Managing others' expectations

I've noticed that a lot of people on this project have a very different understanding (to me) of what Exploratory Testing is. Based on what people on this project say, it seems that they think Exploratory Testing and Ad hoc testing are the same thing.

Since initially introducing the idea to the other two testers I work with, I'd say I've been met with cautious reception. Test cases is seen, by one, as proper testing and Exploratory Testing is not-  I'm still working on breaking that misconception. Aside from that, it does seem to be a welcome idea - you get to see results faster and are able to react to what you find as you test.

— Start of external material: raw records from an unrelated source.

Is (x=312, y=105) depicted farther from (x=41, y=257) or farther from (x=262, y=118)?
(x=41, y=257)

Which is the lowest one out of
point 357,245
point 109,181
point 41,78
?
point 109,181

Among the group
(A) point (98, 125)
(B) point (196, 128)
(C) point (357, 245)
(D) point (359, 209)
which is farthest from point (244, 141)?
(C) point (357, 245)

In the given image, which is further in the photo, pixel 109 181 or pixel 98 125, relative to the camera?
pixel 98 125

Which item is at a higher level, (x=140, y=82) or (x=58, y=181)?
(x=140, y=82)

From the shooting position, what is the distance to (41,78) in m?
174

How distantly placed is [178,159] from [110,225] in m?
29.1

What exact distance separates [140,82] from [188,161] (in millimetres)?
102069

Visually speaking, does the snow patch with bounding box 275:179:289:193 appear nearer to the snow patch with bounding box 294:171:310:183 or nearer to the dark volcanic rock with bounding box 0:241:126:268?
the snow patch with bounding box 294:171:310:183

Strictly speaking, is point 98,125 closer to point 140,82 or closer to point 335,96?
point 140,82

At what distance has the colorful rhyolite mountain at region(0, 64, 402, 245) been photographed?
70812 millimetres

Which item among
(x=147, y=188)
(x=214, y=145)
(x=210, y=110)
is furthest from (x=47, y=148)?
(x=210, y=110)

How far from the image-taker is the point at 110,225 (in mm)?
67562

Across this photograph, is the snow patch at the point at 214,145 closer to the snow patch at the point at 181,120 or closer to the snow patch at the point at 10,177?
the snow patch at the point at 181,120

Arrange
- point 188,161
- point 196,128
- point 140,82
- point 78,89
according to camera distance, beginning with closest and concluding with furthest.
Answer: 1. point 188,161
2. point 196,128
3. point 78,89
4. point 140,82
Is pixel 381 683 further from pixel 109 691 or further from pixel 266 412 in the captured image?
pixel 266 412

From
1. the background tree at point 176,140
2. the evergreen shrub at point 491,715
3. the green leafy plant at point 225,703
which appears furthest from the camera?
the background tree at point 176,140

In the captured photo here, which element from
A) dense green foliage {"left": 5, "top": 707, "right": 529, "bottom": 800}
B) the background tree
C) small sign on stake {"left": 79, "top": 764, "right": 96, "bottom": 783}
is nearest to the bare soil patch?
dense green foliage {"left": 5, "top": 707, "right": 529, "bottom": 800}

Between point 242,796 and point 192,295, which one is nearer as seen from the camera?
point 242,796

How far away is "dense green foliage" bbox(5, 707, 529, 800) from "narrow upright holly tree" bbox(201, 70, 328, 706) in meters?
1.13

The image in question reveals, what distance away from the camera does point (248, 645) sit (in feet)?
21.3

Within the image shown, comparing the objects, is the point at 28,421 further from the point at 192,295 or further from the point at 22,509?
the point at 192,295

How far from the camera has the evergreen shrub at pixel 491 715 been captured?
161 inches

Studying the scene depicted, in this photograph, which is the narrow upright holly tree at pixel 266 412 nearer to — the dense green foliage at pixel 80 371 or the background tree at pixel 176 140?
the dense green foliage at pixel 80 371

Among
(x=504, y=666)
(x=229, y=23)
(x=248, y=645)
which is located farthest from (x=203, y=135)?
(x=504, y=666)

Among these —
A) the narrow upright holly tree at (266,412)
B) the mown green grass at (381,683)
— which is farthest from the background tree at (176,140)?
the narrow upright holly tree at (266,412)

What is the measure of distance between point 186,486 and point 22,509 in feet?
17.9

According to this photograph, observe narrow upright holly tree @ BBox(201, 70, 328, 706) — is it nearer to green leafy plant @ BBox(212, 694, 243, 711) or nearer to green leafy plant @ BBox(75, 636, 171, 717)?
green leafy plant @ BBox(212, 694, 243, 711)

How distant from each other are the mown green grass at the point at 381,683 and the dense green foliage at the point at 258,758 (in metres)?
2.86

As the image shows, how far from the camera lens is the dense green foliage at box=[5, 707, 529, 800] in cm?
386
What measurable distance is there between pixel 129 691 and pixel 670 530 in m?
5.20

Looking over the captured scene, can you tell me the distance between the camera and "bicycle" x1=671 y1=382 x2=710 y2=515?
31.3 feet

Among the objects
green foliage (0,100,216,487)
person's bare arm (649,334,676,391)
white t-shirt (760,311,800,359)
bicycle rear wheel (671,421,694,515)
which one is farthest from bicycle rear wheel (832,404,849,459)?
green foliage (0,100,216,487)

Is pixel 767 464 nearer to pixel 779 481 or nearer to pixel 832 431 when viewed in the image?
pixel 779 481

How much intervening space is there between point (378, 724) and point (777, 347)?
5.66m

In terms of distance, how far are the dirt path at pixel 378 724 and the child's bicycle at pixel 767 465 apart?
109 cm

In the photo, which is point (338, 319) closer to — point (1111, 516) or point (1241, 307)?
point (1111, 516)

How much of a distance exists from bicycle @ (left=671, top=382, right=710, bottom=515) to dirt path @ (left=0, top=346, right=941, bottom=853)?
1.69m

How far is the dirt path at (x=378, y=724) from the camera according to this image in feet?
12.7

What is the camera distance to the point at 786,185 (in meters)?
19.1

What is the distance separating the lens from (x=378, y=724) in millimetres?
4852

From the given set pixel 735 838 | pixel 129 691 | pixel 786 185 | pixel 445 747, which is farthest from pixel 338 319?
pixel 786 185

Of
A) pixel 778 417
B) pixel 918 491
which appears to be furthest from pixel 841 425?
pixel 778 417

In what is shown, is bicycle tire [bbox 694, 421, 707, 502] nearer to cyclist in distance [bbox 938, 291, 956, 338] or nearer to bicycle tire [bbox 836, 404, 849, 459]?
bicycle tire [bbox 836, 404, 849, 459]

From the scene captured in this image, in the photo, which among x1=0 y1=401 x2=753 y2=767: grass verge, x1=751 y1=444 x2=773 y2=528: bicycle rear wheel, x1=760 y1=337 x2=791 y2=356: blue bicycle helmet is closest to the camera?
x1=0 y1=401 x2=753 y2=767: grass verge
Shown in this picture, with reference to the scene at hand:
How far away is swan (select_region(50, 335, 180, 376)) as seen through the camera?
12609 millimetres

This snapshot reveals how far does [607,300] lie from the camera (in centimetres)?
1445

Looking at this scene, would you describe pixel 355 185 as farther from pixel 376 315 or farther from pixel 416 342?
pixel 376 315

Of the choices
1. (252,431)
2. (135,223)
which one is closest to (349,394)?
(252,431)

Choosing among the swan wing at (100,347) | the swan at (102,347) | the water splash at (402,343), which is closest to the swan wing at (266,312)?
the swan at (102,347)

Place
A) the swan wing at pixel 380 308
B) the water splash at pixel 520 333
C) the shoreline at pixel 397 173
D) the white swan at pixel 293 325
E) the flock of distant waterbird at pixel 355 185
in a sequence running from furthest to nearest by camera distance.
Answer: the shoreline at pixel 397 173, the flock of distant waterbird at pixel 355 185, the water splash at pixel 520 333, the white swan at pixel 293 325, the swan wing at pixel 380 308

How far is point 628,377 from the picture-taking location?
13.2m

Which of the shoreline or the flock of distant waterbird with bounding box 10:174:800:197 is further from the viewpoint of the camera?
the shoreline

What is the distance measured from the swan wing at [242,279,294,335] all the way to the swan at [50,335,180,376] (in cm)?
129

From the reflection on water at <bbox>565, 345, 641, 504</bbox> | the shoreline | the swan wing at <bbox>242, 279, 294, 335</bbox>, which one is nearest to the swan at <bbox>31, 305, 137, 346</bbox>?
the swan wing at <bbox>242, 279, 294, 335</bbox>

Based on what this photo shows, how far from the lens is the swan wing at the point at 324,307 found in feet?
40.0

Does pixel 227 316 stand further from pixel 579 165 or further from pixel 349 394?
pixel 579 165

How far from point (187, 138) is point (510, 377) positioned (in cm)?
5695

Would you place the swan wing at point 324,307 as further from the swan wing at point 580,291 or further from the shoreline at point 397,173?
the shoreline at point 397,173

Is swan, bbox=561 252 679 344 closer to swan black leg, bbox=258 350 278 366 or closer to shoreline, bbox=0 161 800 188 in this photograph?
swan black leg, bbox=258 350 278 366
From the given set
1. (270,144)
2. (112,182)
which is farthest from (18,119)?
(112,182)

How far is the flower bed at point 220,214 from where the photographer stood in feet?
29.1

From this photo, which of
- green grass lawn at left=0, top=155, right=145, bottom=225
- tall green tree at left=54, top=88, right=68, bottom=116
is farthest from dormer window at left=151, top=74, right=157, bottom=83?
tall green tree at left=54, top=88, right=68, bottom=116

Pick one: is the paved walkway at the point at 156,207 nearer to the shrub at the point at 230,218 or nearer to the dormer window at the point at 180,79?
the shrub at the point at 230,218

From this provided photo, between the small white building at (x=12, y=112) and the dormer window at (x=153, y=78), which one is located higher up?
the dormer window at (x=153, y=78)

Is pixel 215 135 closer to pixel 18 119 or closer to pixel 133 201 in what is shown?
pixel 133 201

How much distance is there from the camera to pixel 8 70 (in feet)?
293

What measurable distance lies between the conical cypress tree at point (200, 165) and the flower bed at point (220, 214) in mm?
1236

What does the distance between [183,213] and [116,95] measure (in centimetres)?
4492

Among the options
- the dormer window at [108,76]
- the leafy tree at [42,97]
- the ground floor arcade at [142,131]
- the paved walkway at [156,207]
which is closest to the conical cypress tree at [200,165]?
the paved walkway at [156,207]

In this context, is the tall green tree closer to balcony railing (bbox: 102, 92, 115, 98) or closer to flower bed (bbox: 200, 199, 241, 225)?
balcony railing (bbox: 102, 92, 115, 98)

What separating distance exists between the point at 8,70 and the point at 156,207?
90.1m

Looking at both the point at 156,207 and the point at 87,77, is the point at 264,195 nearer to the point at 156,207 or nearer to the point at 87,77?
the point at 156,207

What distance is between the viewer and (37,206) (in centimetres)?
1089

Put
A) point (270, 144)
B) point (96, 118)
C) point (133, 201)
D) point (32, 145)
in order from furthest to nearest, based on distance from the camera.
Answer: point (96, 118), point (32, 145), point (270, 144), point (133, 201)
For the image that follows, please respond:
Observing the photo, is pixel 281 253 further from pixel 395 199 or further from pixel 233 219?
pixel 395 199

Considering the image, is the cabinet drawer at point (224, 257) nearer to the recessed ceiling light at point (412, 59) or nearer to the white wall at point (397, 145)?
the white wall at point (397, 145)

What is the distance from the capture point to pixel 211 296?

In terms of time estimates and how this affects our team meeting it's goals - I've been sure to communicate with our team that this is a new way of working which we need to learn - so any time savings may not be seen straight away.

Lastly, there is the idea of coverage - to cover this, I've decided to specifically mention, at the start of each charter, which Acceptance Criteria is covered in the charter. People on this project like reports and seeing the number of passed test cases etc. - I'm still learning how to deal with that mindset and any obstacles which arise there.

Managing my own expectations

This has been tough. It's been a while since I've been in a work environment with people avid fans of test cases. I don't think that test cases offer no value at all, but I think people overestimate the value it provides.  Test cases can give people a false sense of security of the state of the product when they see that 95% of their test cases have passed, but they can't properly attach meaning to how a 95% pass rate affects the customer. It's just a number.

I've also been trying to manage my expectations around other people's understanding of good testing and my own understanding of good testing. I constantly remind myself that their understanding is based on their own experiences. So neither of us are necessarily wrong - we are both right in our own mind.

My goal is to effectively show people on my project another way of doing testing. Then they can make more informed decisions in the future and choose which approach is best for their context.

Moving Forward

I'm hoping to sit with the tester who'll soon be on-site and pair test with them as we do Exploratory Testing. I should also organise a pair testing session with the tester who'll still be offsite. Once we've done this, I'll seek more feedback on this approach and see what they like and what they are concerned about (in the context of this project). We're also working on a Low Tech Dashboard to help us communicate the testing status for our features and help others attach meaning to what we present. 

In time, I'm hoping to help introduce this approach to other teams in our project - but for now we need to continue the pilot first.